April 26, 2024

KITAAB

Connecting Asian writers with global readers

Book Review: The Sunlight Plane by Damini Kane

2 min read

Reviewed by Nandini Varma

Sunlight Plane
Title: The Sunlight Plane
Author: Damini Kane
Publisher: Authorpress (2018)
Pages: 312

 

To reach out and urge us to inquire into our deepest emotions is the most beautiful gift a writer can give to a reader. To flap open an ear, to have our feet dangling from our beds, to imagine carefully the sound of an airplane pass by in a book, and listen to its heightened music in our heads, to brush the air as if for a moment it weren’t needed: these are acts of a reader only witnessed when a writer has produced something marvellous.

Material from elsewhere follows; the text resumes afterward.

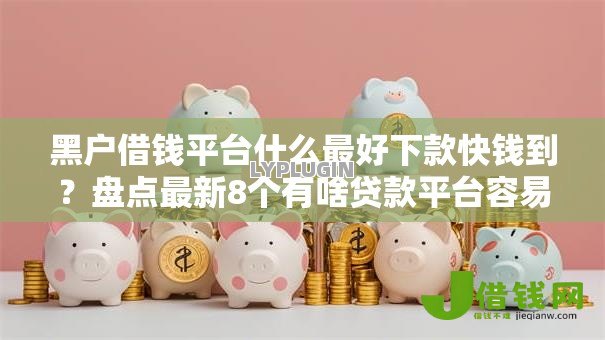黑户借钱平台什么最好下款快钱到?盘点最新8个有啥贷款平台容易过的 黑户借钱平台什么最好下款快钱到?盘点最新8个有啥贷款平台容易过的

Readers live double lives, much like writers, when they kick the earth unexpectedly, when they dance to a silently beating heart, when they crouch as though scared to break the dream.

Damini Kane’s first novel The Sunlight Plane does exactly that. It is a beautiful exploration of a friendship between two 9 year old boys — Tharush and Aakash, living in the posh Reyna Heights in Bombay. The cover art carries a paper plane flying across the city of Bombay, illustrated by Nivedita Sekhar. The book is divided into three sections: ‘The Sun’, ‘The Clouds’ and ‘The Sky’, each depicting a phase in their friendship – a brightness, or tension.

As we begin reading, we’re introduced to the protagonist, Tharush, the embodiment of curiosity and imagination, giving us a rich insight into the questioning mind of a child. We’re also introduced to his parents and find in them a family that doesn’t attract much trouble. Humour is therefore often seen paying a light and lovely visit in the moments shared between Tharush and his mother, another powerful character that represents deep intelligence and sensitivity, especially in her response to Tharush’s appeal for another fighter plane when they sit for dinner with eggplants floating ‘in the middle of yellow curry like dead rats’.

Quite early in the narrative, we’re given hints of what is to become a contrasting second main character of the book, Aakash, also meaning the sky as Tharush, but another shade of it – much darker as the clouds on a rainy day, more mysterious as a ‘stealthy, almost invisible, shadow’.